Innervation of the human cardiac conduction system. A quantitative immunohistochemical and histochemical study.

BACKGROUND: Cardiac conduction is influenced by peptidergic mechanisms as well as classic neurotransmitters. The distribution of peptide-containing nerves has not been well defined. METHODS AND RESULTS: Immunofluorescence and histochemical techniques were used to visualize the innervation of the human conduction system and to distinguish nerve subpopulations according to their peptide and enzyme content. Nerve fibers and fascicles displaying immunoreactivity for protein gene product 9.5 (PGP 9.5) were more numerous in the sinus and atrioventricular nodes than in the penetrating bundle, bundle branches, and adjacent myocardium. The relative density of innervation was greater in the central region of the sinus node than in the peripheral regions. Nerve densities were also higher in the transitional region of the atrioventricular node compared with its compact region. Acetylcholinesterase (AChE)-positive nerves were the main subtype identified in the sinus and atrioventricular nodes, representing half to two thirds of the stained area occupied by PGP 9.5-immunoreactive nerves. Neuropeptide Y-immunoreactive nerves represented the main peptide-containing subpopulation and occurred throughout the conduction system, displaying a similar pattern of distribution and relative density to those demonstrating tyrosine hydroxylase immunoreactivity.
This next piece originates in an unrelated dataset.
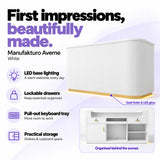Manufakturo Averne White reception desk with LED base lighting, lockable drawers, pull-out keyboard tray and shelves and cupboard storage.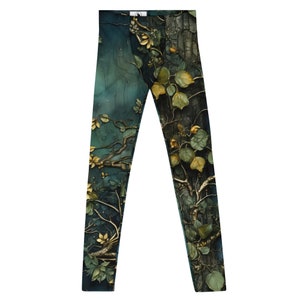 May include: A pair of dark green leggings with a forest-themed print. The print features branches, leaves, and a textured bark-like pattern in shades of green, brown, and gold.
Nerve fibers showing immunoreactivity for vasoactive intestinal polypeptide, somatostatin, substance P, or calcitonin gene-related peptide exhibited distinct patterns of distribution and comprised a relatively minor component of the innervation, the percentage of stained area being 10- to 40-fold lower than that occupied by neuropeptide Y- and PGP 9.5-immunoreactive nerves, respectively. CONCLUSIONS: The innervation of human conduction tissues exhibits significant regional variation and comprises putative parasympathetic nerves and intrinsic neurons (AChE positive), sympathetic efferent nerves (neuropeptide Y- and tyrosine hydroxylase-immunoreactive nerves), and other peptide-containing nerves, some of which (substance P and calcitonin gene-related peptide containing) are considered to represent afferent nerves. Locally released peptides may be involved in the neural modulation of the human conduction system.